Roger Scruton, in a thoughtful anatomy of the French Revolution, is one of the few people to underscore this feature of the totalitarian habit of mind. “This absence of curiosity,” Scruton notes, “is a permanent characteristic of the revolutionary consciousness. It can be seen in Marx, in his impoverished and impatient descriptions of the ‘full communism’ towards which history is tending. And it is even more evident in the writings of Lenin, in which blocks of wooden language are constantly shifted so as to conceal the goal of communism from view.”
An important reason for this lack of curiosity (and this was something grasped by Burke and Tocqueville) is the prominent role that abstractions play in the mental and moral metabolism of the totalitarian sensibility. It was articulated with some poignancy by Rousseau who, at the end of his life, sadly observed, “I think I know man, but as for men, I know them not.” Thus it should come as no surprise that Rousseau, in an influential prelude to totalitarian dramas to come, should insist that true liberty consisted in sacrificing all merely individual wills to the imperatives of a “general will” whose dictates were as preemptory as they were abstract. As sage of Geneva put it in The Social Contract, anyone who would dare to undertake the creation of a people must feel himself capable of “changing human nature.” Human reality is drained of dignity and becomes material to be shaped and formed according to the schemes of utopian power. Hence the terrifying logic of Stalin’s observation that a single death is a tragedy, but a million deaths is a statistic. Revolutionaries do not trade in individuals, only masses.
I was struck by the story of Bernie Sanders’s curiosity deficit because it seems to be such a widespread liability of our political class. Absorbed by their ideological battles, the political actors of the establishment—and I include here the army of consultants, lobbyists, staffers, and pundits as well as elected officials—seem to have constructed an all-but impenetrable carapace that protects them from the unwanted intrusion of empirical reality. Their lives are given up entirely to politics. They thereby neglect the non- or pre-political reality which is the end for which politics labors, or should labor. This disaster was promulgated by the architects of the French Revolution, for whom there was no private sphere apart from the imperatives of the state, and perfected by Soviet Communism and its progeny, for whom the individual is faceless datum, a “cog” as Lenin put it, in the party machine.
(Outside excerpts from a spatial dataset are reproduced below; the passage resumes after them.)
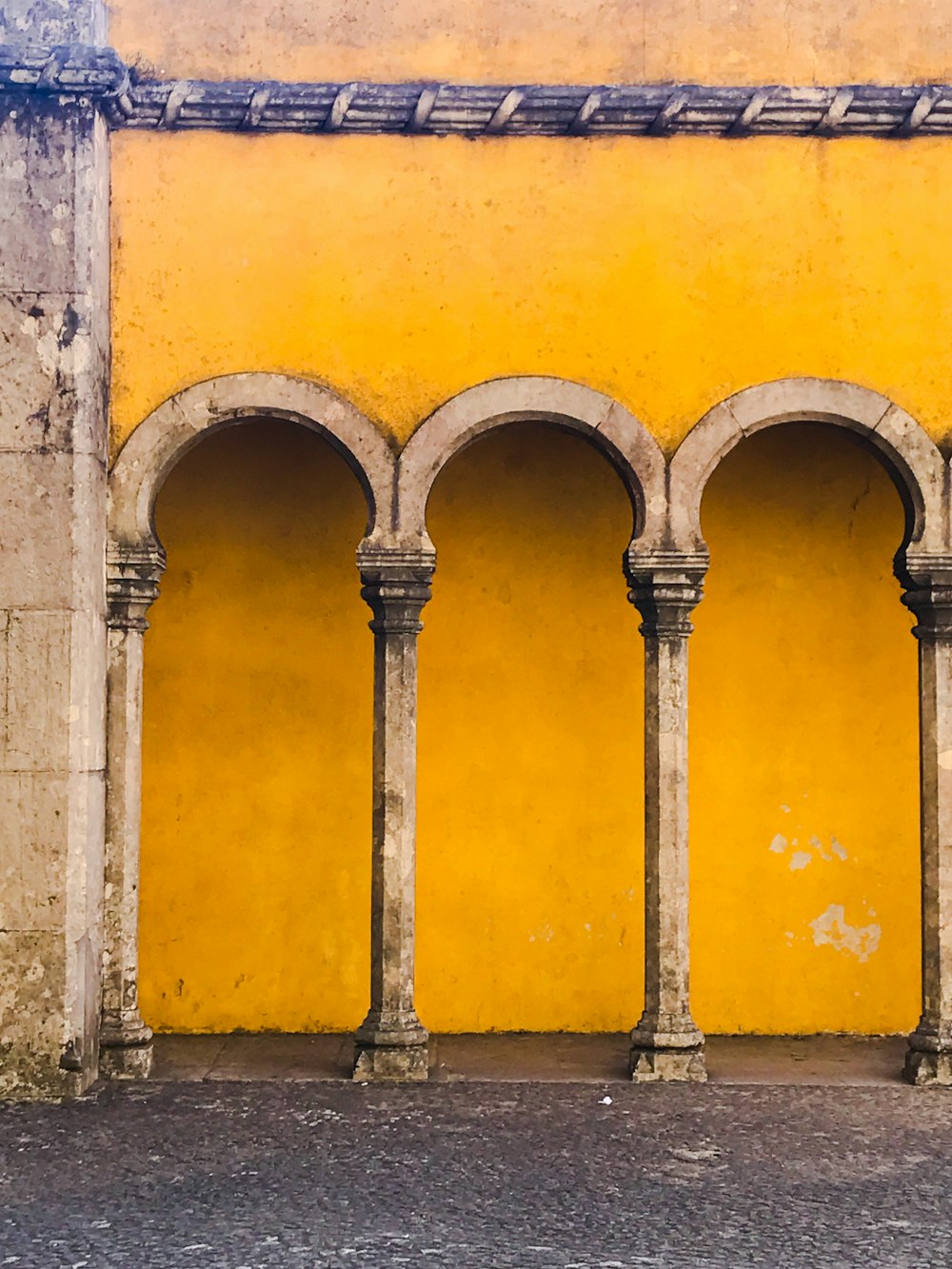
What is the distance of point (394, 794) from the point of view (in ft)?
25.8

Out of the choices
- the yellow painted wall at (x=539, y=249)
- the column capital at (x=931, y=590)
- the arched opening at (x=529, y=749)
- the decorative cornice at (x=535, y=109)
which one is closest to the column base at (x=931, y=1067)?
the arched opening at (x=529, y=749)

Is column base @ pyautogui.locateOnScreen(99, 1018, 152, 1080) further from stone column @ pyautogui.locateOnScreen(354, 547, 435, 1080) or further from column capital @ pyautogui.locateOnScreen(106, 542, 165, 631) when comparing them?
column capital @ pyautogui.locateOnScreen(106, 542, 165, 631)

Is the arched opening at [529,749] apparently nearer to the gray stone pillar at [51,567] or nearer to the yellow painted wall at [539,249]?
the yellow painted wall at [539,249]

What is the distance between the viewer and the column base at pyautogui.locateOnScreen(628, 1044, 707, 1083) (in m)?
7.71

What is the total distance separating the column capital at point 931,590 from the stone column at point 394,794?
8.03ft

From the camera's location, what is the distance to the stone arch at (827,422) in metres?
7.86

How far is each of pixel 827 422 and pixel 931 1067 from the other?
130 inches

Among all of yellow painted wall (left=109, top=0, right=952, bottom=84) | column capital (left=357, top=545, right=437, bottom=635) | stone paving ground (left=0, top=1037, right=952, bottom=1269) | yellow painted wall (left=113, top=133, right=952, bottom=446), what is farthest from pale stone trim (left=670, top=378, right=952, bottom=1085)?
yellow painted wall (left=109, top=0, right=952, bottom=84)

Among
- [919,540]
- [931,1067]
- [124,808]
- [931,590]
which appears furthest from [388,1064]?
[919,540]

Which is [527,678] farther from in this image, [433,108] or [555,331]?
[433,108]

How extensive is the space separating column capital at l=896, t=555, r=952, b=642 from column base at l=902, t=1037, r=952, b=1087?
207 cm

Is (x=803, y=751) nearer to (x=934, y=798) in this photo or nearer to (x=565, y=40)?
(x=934, y=798)

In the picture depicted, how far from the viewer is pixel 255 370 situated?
7.98 m

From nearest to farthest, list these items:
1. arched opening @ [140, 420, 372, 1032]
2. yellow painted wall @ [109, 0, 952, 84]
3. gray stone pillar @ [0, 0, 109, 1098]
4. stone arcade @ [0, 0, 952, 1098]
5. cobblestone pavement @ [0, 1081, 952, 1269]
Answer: cobblestone pavement @ [0, 1081, 952, 1269]
gray stone pillar @ [0, 0, 109, 1098]
stone arcade @ [0, 0, 952, 1098]
yellow painted wall @ [109, 0, 952, 84]
arched opening @ [140, 420, 372, 1032]
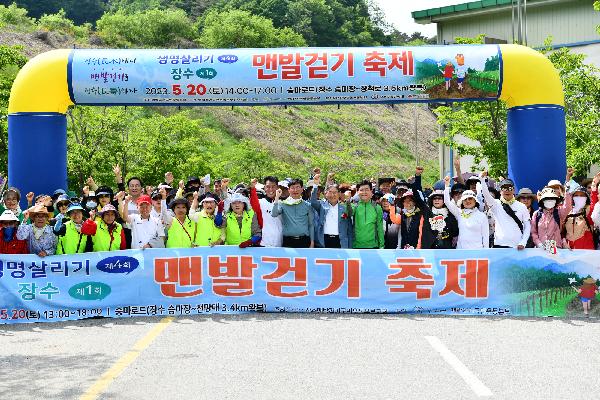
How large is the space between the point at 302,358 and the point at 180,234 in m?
3.69

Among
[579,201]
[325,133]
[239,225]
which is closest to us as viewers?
[239,225]

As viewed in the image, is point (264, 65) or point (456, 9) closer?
point (264, 65)

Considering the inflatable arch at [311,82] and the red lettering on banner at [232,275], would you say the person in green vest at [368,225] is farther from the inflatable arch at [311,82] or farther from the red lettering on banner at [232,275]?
the inflatable arch at [311,82]

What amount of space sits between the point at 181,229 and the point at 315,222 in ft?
6.19

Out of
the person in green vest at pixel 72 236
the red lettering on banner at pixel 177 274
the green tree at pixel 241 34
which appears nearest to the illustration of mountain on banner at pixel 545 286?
the red lettering on banner at pixel 177 274

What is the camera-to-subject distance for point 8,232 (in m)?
10.1

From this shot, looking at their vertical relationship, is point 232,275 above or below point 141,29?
below

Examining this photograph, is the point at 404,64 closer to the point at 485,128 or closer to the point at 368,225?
the point at 368,225

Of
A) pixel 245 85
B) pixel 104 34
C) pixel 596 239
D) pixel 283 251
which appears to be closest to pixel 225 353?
pixel 283 251

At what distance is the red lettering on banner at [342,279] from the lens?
10062 mm

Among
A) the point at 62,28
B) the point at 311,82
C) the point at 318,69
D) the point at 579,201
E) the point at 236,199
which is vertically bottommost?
the point at 579,201

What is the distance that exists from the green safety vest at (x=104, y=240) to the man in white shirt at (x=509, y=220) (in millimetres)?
4938

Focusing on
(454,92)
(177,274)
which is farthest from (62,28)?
(177,274)

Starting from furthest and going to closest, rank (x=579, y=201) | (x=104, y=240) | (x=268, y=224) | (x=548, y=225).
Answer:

The cruel and suffocating intrusiveness of those dystopian “experiments against reality” are not so seamlessly or so thoroughly and viciously implemented in American society. But I submit that anyone who looks around at the vast, unaccountable, self-engorging bureaucracy of the so-called administrative state, anyone who watches the ignorant and vituperative grandstanding of so many of our elected officials, cannot help but mark the parallels with the remorseless incuriosity that stood behind the totalitarian juggernaut as it systematically discounted truth for the sake of the accumulation of power. All of which is to explain why I regard Bastille Day as a sobering reminder of man’s pernicious folly rather than an occasion for celebration.